◆ Given task
Please present the lines as a numbered list, starting at the line containing "Is point 54,465" and ending at the final line of the entries, with blank lines left out.

--- Start Excerpted data ---

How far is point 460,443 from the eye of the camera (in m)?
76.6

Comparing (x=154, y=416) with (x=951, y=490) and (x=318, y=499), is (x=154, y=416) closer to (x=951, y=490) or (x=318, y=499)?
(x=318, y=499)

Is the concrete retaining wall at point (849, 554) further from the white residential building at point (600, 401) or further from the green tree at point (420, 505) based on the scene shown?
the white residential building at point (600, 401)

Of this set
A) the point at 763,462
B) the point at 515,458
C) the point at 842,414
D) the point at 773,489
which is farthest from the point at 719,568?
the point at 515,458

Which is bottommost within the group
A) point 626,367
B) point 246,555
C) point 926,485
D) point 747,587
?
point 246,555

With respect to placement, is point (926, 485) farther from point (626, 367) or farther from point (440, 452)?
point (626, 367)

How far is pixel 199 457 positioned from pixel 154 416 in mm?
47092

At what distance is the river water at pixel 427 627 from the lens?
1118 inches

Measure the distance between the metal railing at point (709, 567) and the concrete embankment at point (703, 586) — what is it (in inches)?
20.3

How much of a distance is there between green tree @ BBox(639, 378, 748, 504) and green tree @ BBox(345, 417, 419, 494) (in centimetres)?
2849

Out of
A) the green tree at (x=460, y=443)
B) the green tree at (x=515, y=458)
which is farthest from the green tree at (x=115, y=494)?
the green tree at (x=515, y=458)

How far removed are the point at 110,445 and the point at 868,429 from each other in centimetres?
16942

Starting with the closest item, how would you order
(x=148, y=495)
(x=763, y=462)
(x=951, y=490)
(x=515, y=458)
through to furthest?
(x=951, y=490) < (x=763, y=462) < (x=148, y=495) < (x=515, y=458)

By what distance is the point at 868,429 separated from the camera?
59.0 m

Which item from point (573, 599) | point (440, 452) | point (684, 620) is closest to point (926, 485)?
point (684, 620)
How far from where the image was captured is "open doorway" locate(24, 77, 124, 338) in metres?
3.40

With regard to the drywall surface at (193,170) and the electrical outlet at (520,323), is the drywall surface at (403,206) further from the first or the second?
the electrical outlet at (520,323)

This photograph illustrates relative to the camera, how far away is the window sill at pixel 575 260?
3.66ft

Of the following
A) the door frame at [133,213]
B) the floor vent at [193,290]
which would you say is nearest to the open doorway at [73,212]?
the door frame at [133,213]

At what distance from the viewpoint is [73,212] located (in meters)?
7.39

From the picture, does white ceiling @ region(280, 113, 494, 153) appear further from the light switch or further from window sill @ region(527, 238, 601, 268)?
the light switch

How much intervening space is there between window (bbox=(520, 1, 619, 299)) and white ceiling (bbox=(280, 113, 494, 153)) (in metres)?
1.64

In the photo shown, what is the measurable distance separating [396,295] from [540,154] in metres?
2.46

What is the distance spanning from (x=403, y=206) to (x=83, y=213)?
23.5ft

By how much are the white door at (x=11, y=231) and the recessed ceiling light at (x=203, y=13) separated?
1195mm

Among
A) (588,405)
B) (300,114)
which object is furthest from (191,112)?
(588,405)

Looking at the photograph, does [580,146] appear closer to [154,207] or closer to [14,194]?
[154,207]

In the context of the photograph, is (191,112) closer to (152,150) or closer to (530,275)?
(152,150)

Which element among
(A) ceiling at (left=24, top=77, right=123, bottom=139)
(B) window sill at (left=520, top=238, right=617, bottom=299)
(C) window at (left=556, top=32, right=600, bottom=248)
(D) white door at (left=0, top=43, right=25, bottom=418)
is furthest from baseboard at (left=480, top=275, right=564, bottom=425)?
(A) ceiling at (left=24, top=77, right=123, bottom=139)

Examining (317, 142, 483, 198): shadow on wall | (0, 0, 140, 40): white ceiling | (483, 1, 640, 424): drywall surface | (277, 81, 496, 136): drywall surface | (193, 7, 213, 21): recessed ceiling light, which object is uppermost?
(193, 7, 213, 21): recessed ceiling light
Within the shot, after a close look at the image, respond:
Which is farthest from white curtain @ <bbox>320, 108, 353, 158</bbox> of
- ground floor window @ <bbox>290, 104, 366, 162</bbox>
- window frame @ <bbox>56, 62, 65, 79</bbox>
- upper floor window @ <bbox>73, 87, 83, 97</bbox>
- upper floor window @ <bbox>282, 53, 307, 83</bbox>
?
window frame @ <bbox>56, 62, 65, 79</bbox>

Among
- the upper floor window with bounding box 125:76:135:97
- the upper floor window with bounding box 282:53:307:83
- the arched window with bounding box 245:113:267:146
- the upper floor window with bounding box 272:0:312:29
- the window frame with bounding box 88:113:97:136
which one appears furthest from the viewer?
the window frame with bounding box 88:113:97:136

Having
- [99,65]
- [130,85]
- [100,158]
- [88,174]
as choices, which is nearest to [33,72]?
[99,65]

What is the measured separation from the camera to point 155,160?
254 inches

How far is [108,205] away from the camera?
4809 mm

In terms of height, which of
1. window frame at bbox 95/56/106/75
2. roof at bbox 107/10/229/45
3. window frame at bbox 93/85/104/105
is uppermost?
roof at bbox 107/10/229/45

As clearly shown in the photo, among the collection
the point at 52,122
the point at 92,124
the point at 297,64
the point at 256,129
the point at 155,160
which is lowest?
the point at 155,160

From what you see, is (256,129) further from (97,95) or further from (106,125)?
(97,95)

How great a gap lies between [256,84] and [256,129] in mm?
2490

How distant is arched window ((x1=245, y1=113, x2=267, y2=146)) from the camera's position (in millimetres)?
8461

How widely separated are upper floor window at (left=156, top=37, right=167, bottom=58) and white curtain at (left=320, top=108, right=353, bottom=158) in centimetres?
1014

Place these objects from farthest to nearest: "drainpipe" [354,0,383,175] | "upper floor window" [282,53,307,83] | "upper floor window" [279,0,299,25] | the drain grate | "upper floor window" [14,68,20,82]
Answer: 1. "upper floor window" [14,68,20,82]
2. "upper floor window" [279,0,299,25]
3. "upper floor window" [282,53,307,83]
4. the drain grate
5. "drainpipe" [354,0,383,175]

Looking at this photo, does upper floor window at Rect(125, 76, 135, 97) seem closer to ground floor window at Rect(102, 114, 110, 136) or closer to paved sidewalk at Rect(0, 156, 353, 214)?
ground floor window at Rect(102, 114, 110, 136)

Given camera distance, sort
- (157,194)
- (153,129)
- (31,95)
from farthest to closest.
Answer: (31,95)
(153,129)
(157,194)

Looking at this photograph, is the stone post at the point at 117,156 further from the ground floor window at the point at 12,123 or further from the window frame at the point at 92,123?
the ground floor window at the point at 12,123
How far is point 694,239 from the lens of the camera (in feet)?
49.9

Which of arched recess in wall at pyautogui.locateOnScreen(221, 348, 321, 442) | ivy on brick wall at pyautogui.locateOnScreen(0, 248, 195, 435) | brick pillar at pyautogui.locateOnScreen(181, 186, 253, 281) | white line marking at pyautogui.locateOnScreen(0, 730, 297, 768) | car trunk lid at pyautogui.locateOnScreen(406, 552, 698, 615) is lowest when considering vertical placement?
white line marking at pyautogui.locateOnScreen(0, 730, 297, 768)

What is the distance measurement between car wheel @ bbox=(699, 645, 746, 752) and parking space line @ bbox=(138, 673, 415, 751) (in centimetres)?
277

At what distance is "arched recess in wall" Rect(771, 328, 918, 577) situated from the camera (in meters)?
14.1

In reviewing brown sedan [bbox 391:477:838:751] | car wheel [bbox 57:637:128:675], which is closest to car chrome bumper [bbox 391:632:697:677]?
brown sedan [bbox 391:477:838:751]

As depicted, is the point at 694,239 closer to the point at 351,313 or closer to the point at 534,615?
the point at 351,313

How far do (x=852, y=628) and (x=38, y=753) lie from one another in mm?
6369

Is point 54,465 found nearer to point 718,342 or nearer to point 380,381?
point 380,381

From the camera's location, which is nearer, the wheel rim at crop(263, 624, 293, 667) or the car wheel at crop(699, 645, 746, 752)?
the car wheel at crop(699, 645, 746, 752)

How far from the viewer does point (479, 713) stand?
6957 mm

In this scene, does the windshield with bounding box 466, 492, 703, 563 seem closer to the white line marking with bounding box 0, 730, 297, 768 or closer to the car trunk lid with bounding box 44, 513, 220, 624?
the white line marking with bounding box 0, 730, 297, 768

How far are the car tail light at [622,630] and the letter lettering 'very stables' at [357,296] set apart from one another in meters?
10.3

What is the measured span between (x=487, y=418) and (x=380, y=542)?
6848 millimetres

--- End Excerpted data ---

◆ Output below
1. Is point 54,465 found nearer to point 718,342 or nearer to point 380,381?
2. point 380,381
3. From the camera's location, which is nearer, the wheel rim at crop(263, 624, 293, 667) or the car wheel at crop(699, 645, 746, 752)?
4. the car wheel at crop(699, 645, 746, 752)
5. How far from the viewer does point (479, 713) stand?
6. 6957 mm
7. In this scene, does the windshield with bounding box 466, 492, 703, 563 seem closer to the white line marking with bounding box 0, 730, 297, 768 or closer to the car trunk lid with bounding box 44, 513, 220, 624?
8. the white line marking with bounding box 0, 730, 297, 768
9. How far are the car tail light at [622,630] and the letter lettering 'very stables' at [357,296] set apart from one another in meters?
10. 10.3
11. What is the measured span between (x=487, y=418) and (x=380, y=542)?
12. 6848 millimetres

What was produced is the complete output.